記事:
□ □ □ □ □

スライ&ザ・ファミリー・ストーン『There’s a Riot Goin’ On』(1971)
70年代のブラック・ミュージックはスライのファンクから始まった。そしてファンクはスライが出発点だ。白人黒人男女混成グループである点、サンフランシスコ出身である点など、スライ独特な個性を総括したのは70年発表の『Greatest Hits』だったが、続く本作では下降感覚や苦悩風景が漂う冷たいファンクを創造。聴くこと自体が一つの体験となる。


クリーデンス・クリアウォーター・リバイバル『Cosmo’s Factory』(1970)
シンプルでストレートな土臭いロックンロール。ブルーズ、R&B、カントリー、ロカビリーといったルーツ・ミュージックが骨の髄まで染み込んだサウンド。CCRのブレない美学は、60年代後半〜70年代前半に大量のシングル・ヒットとアルバムとなって刻まれている。オールド・ロックと揶揄されようが、ジョン・フォガティが生んだ名曲の数々は今聴いてもたまらなくカッコいいことは事実だ。

□ □ □ □ □

表示情報:
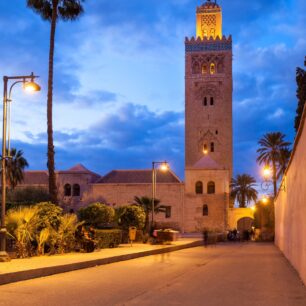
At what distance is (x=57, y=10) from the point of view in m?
30.9

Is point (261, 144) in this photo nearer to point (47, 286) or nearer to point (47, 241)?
point (47, 241)

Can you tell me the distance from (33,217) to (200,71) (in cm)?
7106

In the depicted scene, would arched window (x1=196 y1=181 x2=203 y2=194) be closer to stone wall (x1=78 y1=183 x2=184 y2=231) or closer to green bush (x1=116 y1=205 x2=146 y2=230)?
stone wall (x1=78 y1=183 x2=184 y2=231)

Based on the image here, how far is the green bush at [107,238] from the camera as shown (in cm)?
2578

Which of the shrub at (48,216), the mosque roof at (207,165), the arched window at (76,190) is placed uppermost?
the mosque roof at (207,165)

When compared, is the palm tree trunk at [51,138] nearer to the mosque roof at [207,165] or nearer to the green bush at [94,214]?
the green bush at [94,214]

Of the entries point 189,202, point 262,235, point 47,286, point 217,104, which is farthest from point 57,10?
point 217,104

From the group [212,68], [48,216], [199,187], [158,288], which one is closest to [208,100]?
[212,68]

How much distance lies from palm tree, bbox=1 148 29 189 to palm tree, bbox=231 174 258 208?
32.1 metres

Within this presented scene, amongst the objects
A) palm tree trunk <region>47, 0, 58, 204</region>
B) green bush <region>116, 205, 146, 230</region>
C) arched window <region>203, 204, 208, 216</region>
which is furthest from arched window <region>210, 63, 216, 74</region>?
palm tree trunk <region>47, 0, 58, 204</region>

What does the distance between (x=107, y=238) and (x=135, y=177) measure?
4354 centimetres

□ □ □ □ □

目的:
記事によると、スライ&ザ・ファミリー・ストーンの独特な個性を総括したのは何年発表のどのアルバムですか？

解答:
70年発表の『Greatest Hits』です。